Set exercise 1
How would you translate the sentence "Carrie and I would like to get out somewhere on black friday." from the Black Friday forum thread into Spanish?
Set exercise 2
Can you reproduce the Black Friday forum thread word for word between "In laws in town, so" and "o3jeff (Nov 19, 2009)", inclusive?

Passage shown
:::::

# Black Friday - location TBD



## gmcunni (Nov 19, 2009)

Not looking good for me to ski my home mountain next Friday. Taking Jake somewhere, probably killington or okemo.  Want to keep to approx 3 hours from CT.  Anyone got plans yet?


----------



## Madroch (Nov 19, 2009)

In laws in town, so getting out will be tough.  We shall see... limited options close to home narrow the chances significantly...


----------



## o3jeff (Nov 19, 2009)

I am planning on skiing, just have to see next week who is open.


----------



## billski (Nov 19, 2009)

I'm going hiking.    This just isn't worth paying money for.


----------



## hrstrat57 (Nov 19, 2009)

billski said:


> I'm going hiking.    This just isn't worth paying money for.



I just snagged some sweet new golf clubs (Cobra Pro CB's) so I am leaning towards and pretty excited about golf vs my WA WROD tradition last several years in a row.

If it's 35 or above I'll be on the links me thinks.

Dubious at this point WA can ever git r done.....


----------



## bvibert (Nov 20, 2009)

Carrie and I would like to get out somewhere on black friday.  I have no idea where though, or if it'll happen.


----------



## WoodCore (Nov 20, 2009)

I'll be in VT but might have to go out for a mtb ride in place of making turns.


----------



## billski (Nov 20, 2009)

:::::

Information shown
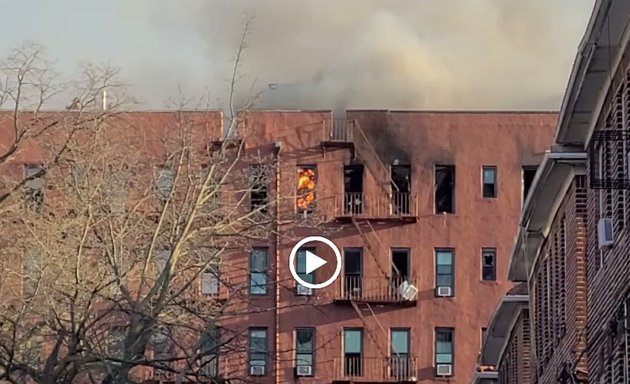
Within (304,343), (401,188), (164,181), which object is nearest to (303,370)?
(304,343)

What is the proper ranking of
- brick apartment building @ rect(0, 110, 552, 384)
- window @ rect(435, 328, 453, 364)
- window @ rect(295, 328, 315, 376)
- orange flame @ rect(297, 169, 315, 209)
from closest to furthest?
1. window @ rect(295, 328, 315, 376)
2. brick apartment building @ rect(0, 110, 552, 384)
3. window @ rect(435, 328, 453, 364)
4. orange flame @ rect(297, 169, 315, 209)

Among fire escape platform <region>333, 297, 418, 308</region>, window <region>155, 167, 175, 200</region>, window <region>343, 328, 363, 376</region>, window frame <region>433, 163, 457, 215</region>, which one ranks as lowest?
window <region>155, 167, 175, 200</region>

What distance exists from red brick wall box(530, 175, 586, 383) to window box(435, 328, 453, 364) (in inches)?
934

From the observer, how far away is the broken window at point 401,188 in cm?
6288

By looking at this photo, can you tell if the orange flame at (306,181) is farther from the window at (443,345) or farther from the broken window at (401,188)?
the window at (443,345)

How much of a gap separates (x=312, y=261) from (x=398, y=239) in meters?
3.07

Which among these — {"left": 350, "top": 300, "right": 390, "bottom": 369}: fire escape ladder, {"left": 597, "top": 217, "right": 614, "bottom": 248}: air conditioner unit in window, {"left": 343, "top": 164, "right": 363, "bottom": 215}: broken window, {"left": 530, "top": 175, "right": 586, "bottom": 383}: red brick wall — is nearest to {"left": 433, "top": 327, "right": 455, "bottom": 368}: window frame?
{"left": 350, "top": 300, "right": 390, "bottom": 369}: fire escape ladder

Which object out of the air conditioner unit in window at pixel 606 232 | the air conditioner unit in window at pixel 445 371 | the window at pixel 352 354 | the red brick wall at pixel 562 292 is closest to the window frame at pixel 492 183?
the air conditioner unit in window at pixel 445 371

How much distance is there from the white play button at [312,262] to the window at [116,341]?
2925 centimetres

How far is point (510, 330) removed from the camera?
44344 mm

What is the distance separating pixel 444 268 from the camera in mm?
62625

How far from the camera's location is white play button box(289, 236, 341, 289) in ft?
205

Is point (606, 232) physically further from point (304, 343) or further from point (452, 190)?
point (452, 190)

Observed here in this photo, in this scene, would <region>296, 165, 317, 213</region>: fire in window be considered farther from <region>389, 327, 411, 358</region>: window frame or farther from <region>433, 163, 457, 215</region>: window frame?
<region>389, 327, 411, 358</region>: window frame
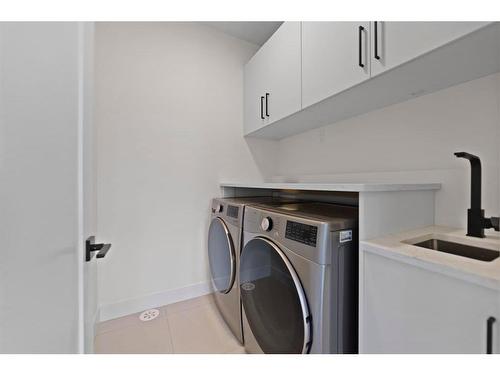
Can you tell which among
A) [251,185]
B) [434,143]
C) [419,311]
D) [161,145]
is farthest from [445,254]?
[161,145]

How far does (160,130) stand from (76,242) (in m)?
1.32

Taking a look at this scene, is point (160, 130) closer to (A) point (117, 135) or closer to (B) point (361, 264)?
(A) point (117, 135)

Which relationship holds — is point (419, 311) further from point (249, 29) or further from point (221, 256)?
point (249, 29)

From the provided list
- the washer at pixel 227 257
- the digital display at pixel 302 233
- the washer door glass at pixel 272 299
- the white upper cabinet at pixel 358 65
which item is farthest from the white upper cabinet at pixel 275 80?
the washer door glass at pixel 272 299

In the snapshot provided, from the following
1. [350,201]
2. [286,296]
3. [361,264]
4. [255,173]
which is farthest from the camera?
[255,173]

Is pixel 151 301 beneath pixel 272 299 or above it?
beneath

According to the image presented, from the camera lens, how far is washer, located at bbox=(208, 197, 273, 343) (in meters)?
1.25

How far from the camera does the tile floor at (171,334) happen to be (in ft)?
A: 4.06

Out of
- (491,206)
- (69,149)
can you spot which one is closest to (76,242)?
(69,149)

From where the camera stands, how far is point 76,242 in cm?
52

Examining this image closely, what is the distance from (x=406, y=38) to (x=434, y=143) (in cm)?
59

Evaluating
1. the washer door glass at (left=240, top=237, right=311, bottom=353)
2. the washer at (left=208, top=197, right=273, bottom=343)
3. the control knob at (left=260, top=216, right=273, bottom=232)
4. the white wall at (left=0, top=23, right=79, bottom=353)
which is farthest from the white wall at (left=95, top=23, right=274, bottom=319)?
the white wall at (left=0, top=23, right=79, bottom=353)

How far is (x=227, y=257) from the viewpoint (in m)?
1.38

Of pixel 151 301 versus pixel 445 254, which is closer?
pixel 445 254
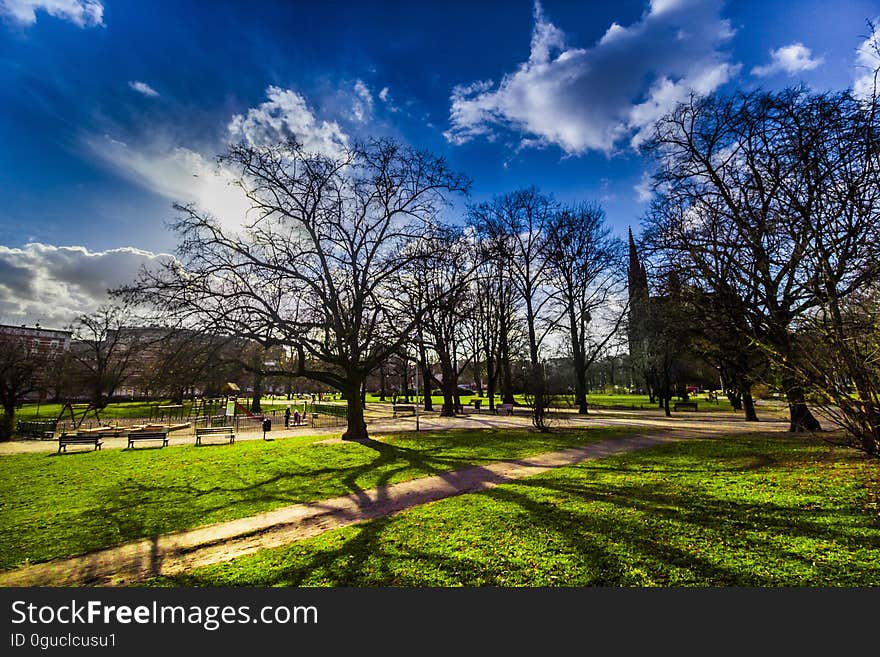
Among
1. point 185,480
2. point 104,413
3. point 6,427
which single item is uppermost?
point 6,427

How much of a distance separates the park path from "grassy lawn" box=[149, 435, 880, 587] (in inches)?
22.9

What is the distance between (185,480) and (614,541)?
419 inches

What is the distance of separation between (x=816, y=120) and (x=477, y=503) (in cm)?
1621

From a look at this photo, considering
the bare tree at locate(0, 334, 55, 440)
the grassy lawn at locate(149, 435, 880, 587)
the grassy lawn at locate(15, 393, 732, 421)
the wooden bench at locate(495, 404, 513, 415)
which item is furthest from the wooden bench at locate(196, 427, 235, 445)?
the wooden bench at locate(495, 404, 513, 415)

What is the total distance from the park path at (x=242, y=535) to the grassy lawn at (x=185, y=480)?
451mm

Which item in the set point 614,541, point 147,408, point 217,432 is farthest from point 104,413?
point 614,541

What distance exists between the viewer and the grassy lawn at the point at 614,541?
4.27 metres

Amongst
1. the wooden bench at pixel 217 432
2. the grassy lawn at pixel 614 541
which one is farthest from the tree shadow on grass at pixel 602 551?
the wooden bench at pixel 217 432

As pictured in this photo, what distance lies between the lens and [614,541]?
517cm

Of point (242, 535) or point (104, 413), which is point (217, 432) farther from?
point (104, 413)

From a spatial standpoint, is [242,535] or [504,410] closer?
[242,535]

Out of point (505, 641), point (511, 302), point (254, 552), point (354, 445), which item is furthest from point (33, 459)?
point (511, 302)

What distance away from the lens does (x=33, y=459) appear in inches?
546

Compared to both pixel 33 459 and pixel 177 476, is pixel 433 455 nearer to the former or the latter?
pixel 177 476
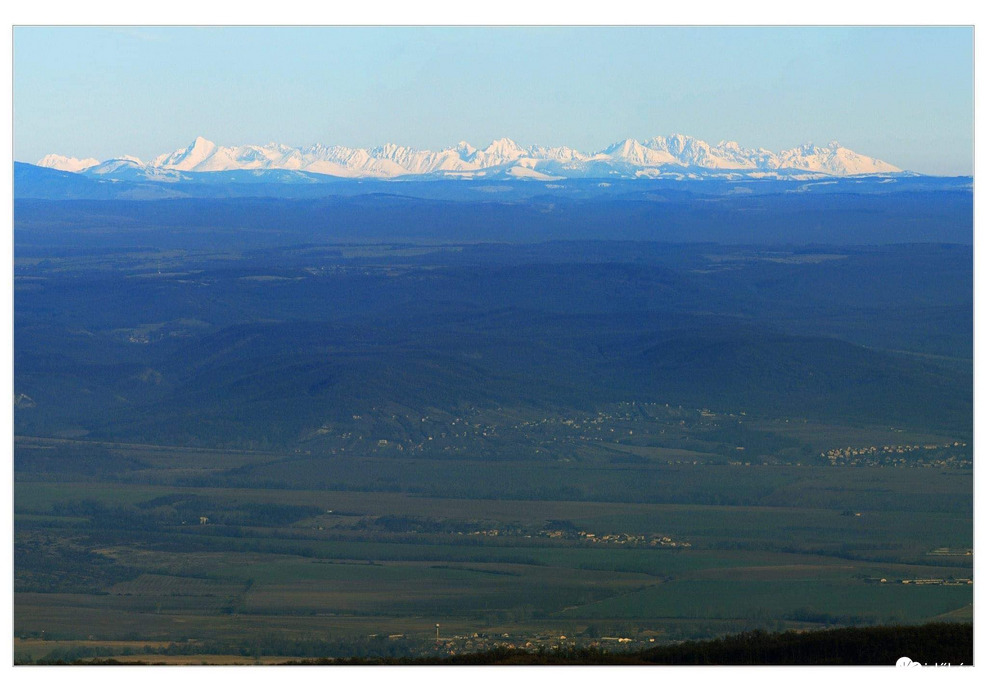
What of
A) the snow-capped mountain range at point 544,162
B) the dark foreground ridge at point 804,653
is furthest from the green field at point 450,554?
the snow-capped mountain range at point 544,162

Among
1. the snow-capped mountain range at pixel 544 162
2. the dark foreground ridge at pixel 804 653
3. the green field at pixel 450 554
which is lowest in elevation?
the green field at pixel 450 554

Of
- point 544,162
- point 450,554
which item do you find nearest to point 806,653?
point 450,554

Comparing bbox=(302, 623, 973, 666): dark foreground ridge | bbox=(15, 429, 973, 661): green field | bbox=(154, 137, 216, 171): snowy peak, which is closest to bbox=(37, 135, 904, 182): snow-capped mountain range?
bbox=(154, 137, 216, 171): snowy peak

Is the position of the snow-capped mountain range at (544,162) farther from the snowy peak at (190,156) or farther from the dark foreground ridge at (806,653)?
the dark foreground ridge at (806,653)

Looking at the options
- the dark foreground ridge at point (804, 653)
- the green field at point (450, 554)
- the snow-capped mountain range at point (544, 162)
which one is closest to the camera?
the dark foreground ridge at point (804, 653)

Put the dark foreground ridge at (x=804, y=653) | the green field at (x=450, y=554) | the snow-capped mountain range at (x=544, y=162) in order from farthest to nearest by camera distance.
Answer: the snow-capped mountain range at (x=544, y=162) < the green field at (x=450, y=554) < the dark foreground ridge at (x=804, y=653)

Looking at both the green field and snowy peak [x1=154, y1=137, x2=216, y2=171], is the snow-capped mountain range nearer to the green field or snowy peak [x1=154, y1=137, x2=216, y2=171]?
snowy peak [x1=154, y1=137, x2=216, y2=171]

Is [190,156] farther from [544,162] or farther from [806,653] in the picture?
[806,653]

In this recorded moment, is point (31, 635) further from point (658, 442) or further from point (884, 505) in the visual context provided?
point (658, 442)
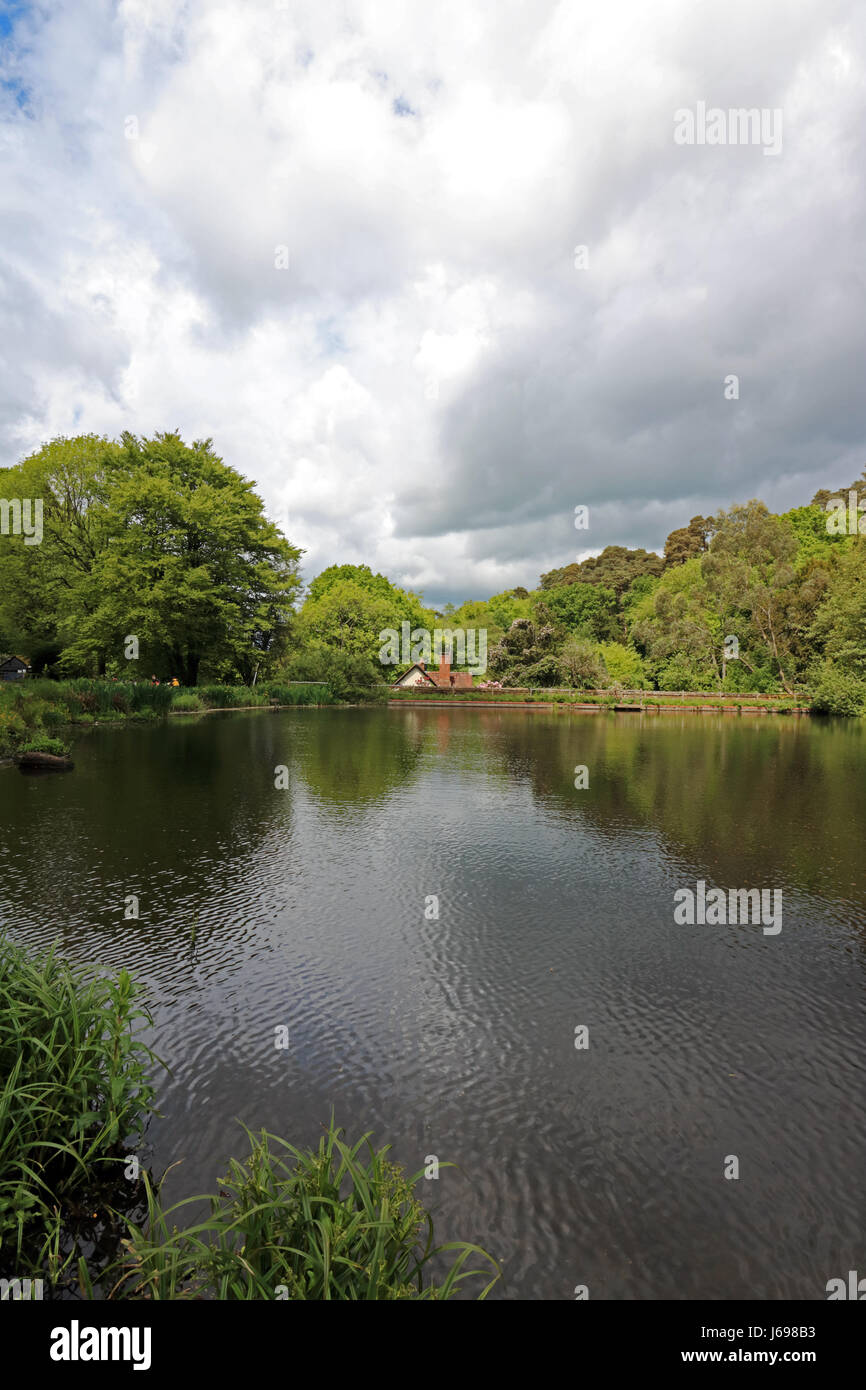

:::::

Task response 1
A Carrie y a mí nos gustaría salir a algún sitio el Black Friday.

Task response 2
In laws in town, so getting out will be tough.  We shall see... limited options close to home narrow the chances significantly...


----------



## o3jeff (Nov 19, 2009)